To understand the Book as a religion that leads men to happiness in this life and the next; expose the corruption of those who love their low desires more than God; analyse the sacred Text as a communicative relationship between God and man, to show that the Absolute reveals itself to men through their linguistic and cultural system: the approaches of three Muslim thinkers of the modern era

Writings by Ridā, Qutb, and Abū Zayd

           

Rashīd Ridā, Tafsīr al-Manār[1]

It is not easy to talk about the Qur’anic commentary: indeed, it is perhaps one of the most serious and difficult tasks that we can undertake. But we cannot simply ignore that which is difficult: we must apply ourselves to the task, though the difficulties are legion. The greatest difficulty is that the Qur’an is heavenly Word that descended from the divine majesty, whose essence is unfathomable, onto the heart of the most perfect of the prophets. This Word is replete with exalted knowledge and argument, which only those in possession of a pure soul and a clear mind can contemplate. Whosoever sets out to examine this word is confronted with a magnificence and splendour that descends from sublime perfection, such as to fill him with awe and almost prevent him from reaching his goal. But God Almighty eased our task when he commanded us to reflect on His Word and to understand it. For He has sent down the Book as a guide and a light that reveal to men His judgments and His laws, which would remain unknowable if men could not understand it.

The purpose of the commentary on the Qur’an that we have in mind is to foster an understanding of the Scripture as a religion that leads men to happiness in this life and the next. This is the ultimate goal of a commentary, and anything else that might be sought for through it depends on this goal and is instrumental to it.
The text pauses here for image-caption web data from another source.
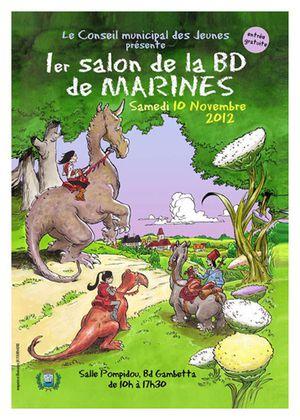 Festival-Marines.jpg
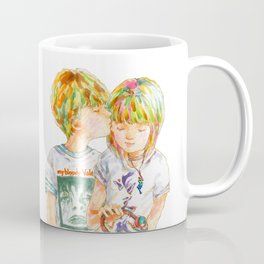 Pop Kids vol.8 Coffee Mug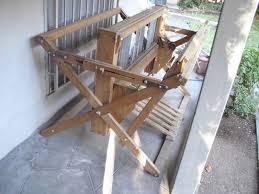 weaving loom floor vintage kessenich 6 pedal large wooden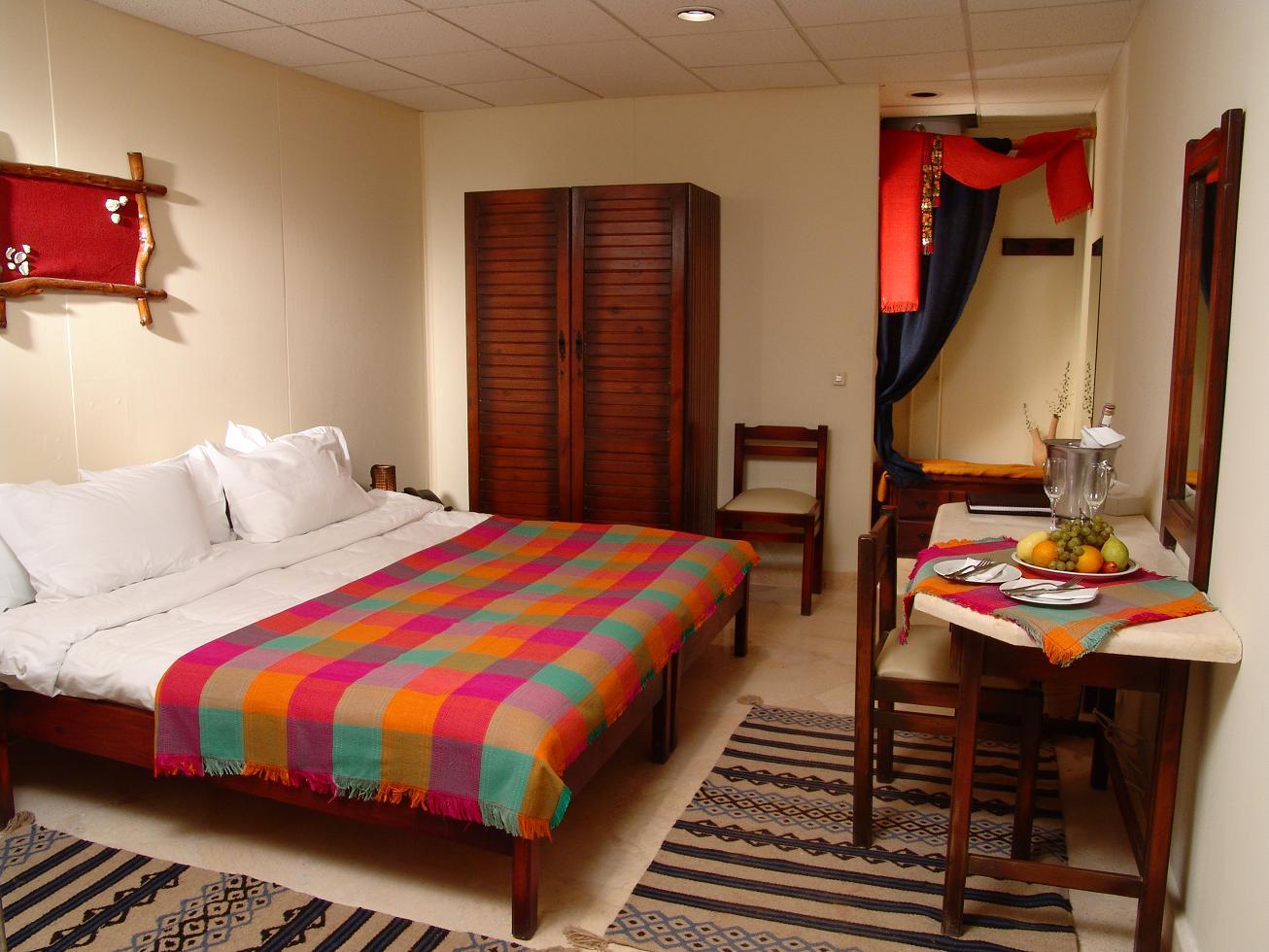 AlSayadeen Guest Rooms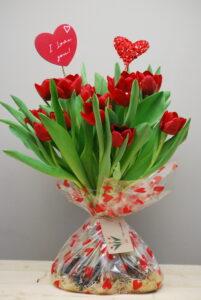 tulpen bloemen valentijn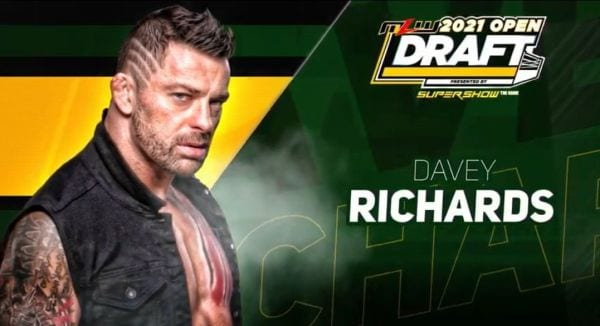 MLW reveals the signing of Davey Richards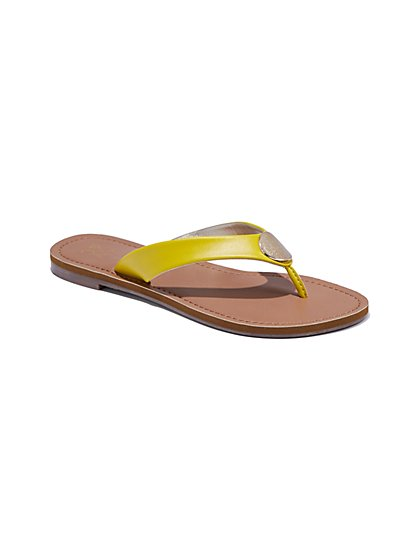 Metallic Disk-Accent Flip-Flop Sandal - New York & Company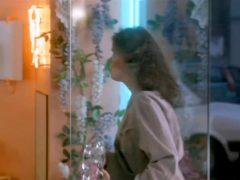 Claire Nebout In 'Venus Beauty Institute'
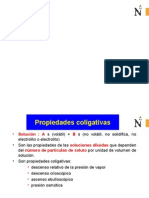 propiedades coligativas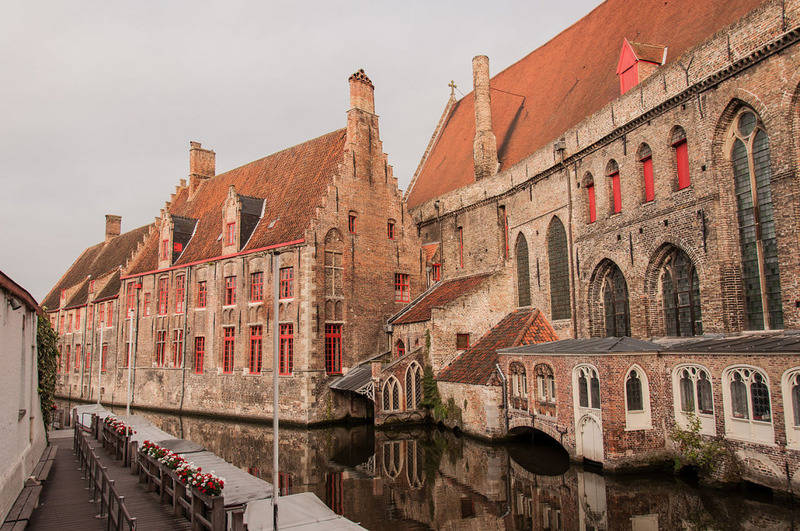 15 lugares que ver en Brujas, Bélgica 13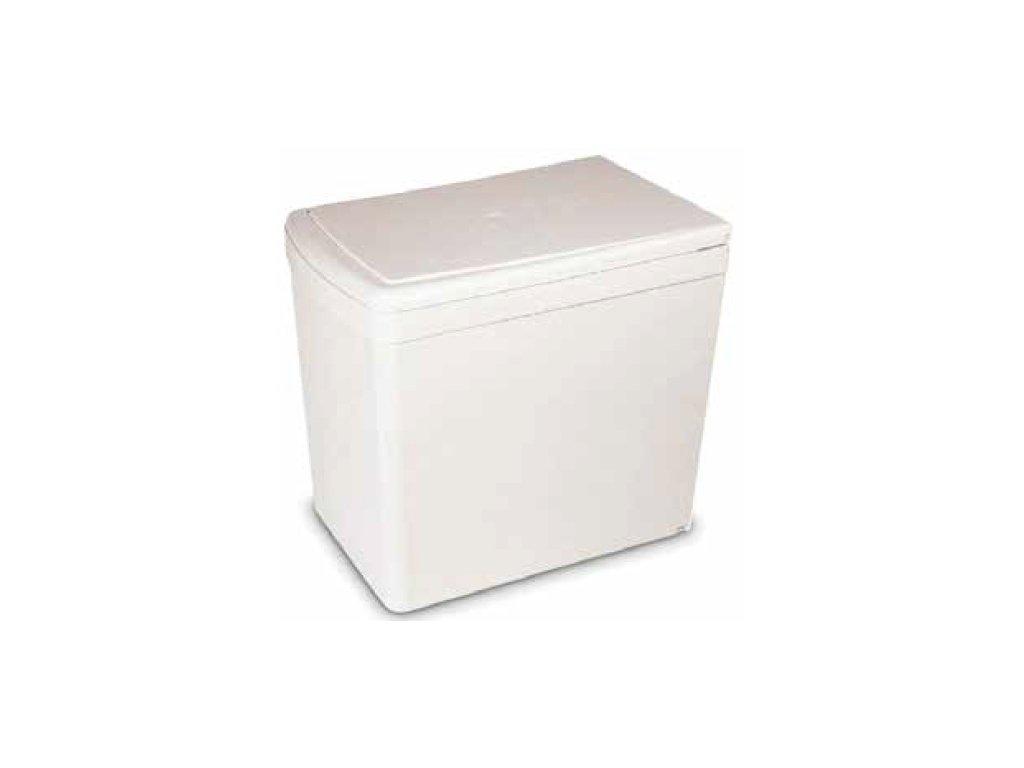 vestavný odpadkový koš  Linea 201, 231151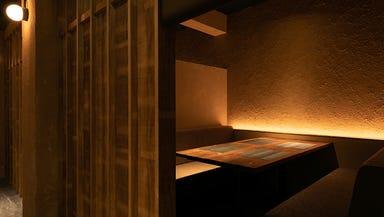 個室割烹 鋒‐KISSAKI‐  店内の画像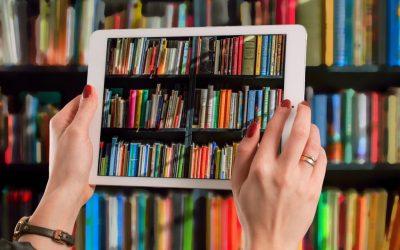 300 bibliotek cyfrowych – czytaj on-line za darmo i legalnie!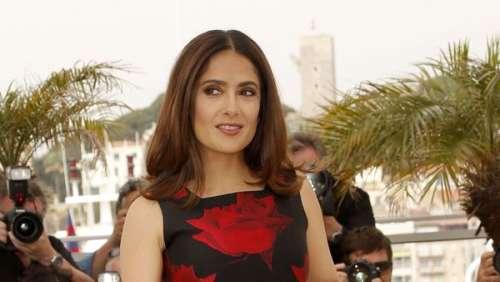 Salma Hayek: ses étonnantes confidences sur Valentina, sa fille de 13 ans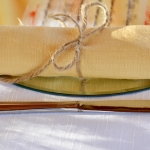 noleggio-tovaglie-stoviglie-piatti-bicchieri-catering-cerimonie-pma-19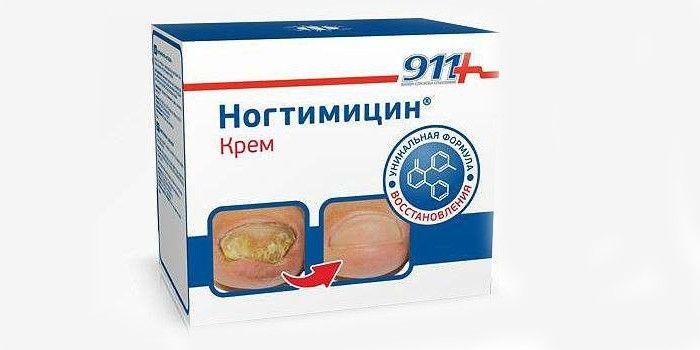 911 Ногтимицин, крем, 30 мл, 1шт. — купить в Улан-Удэ, инструкция по применению, цены в аптеках, отзывы и аналоги. Производитель ТВИНС Тэк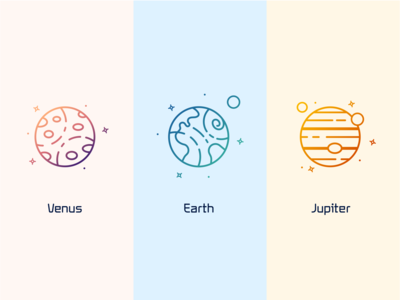 Venus, Earth & Jupiter gradient color icon design icon gradient planet earth space icons solar system galaxy moons moon stars star earth planets icon set space illustration vector icon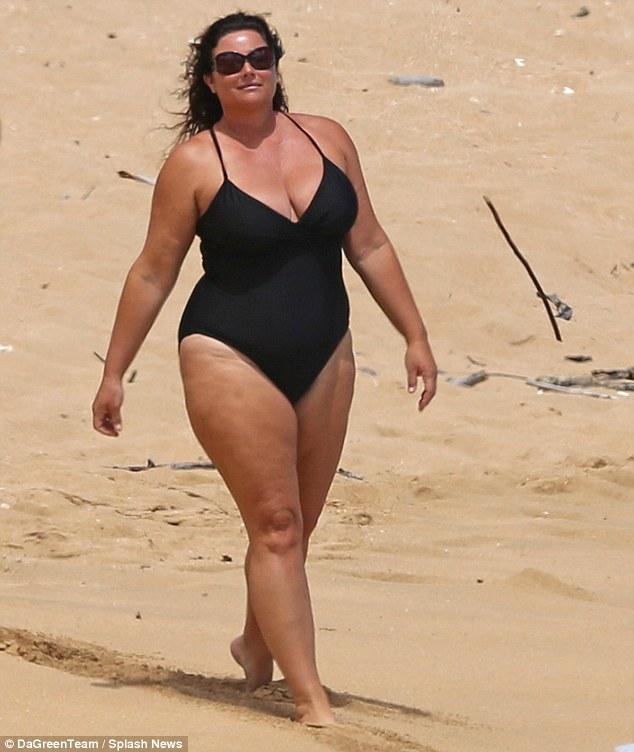 Keely shaye smith got fat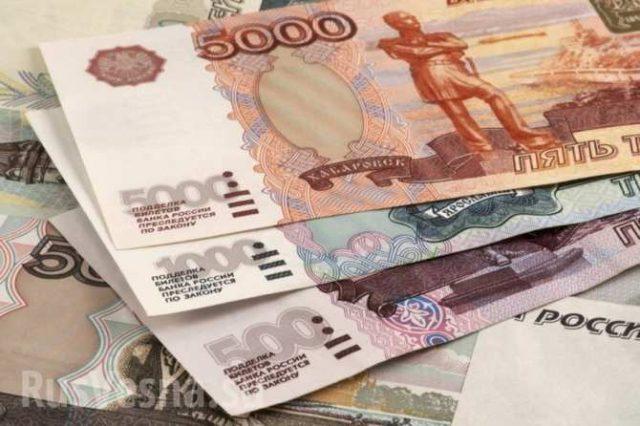 Эксперт о влиянии на рубль новых санкций США против России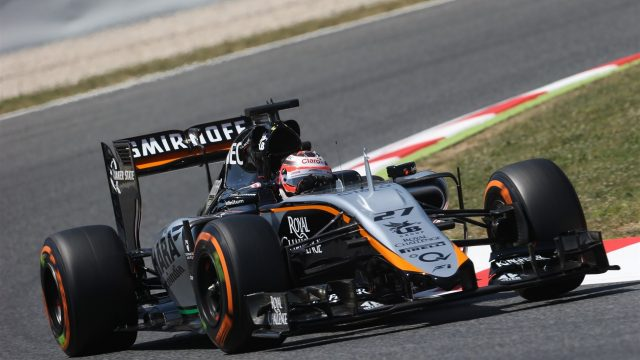 Nico Hulkenberg (GER) Force India VJM08 at Formula One World Championship, Rd5, Spanish Grand Prix Practice, Barcelona, Spain, Friday 8 May 2015. &copy&#x3b; Sutton Motorsport Images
A Qur’anic commentary comes in several different types. The first is a stylistic and semantic analysis of the Book and of its rhetorical tropes to demonstrate the elevated nature of the Word and its superiority over other discourses. This is the method followed by Zamakhsharī,[2] who also considered other aspects. Others have followed in his footsteps. A second type of analysis focuses on grammar (i‘rāb). Many have dedicated themselves to this form of study and gone into great depth in their exposition of the various aspects of grammar and the possible readings that result. A third type of commentary concentrates on the stories of the Qur’an. Many who adopted this approach have added at will by drawing from history books and isra’iliyyāt.[3] […] The fourth type regards the study of obscure words in the Qur’an (gharīb al-Qur’ān). The fifth deals with extracting from the text sharia rules relating to acts of worship and social relations. […] The sixth type treats of the discourse of the foundations of doctrine and defence against deviations. Imam al-Rāzī[4] was particularly interested in this form of exegesis. The seventh type concerns itself with exhortation and spiritual elevation. Some have got carried away and mixed it up with the stories of the Sufi[5] and ascetics, sometimes crossing the boundaries of virtue and morality established by the Qur’an. The eighth type of commentary is known as allusive (bi-l-ishāra) exegesis[6]…. Belonging to this type is the commentary attributed to the Great Sheik Muhyī al-Dīn Ibn ‘Arabī, although in reality it is the work of Kāshānī, a famous esoteric scholar.[7] This type of commentary includes some questionable points that have nothing to do with the religion of God and His Noble Book.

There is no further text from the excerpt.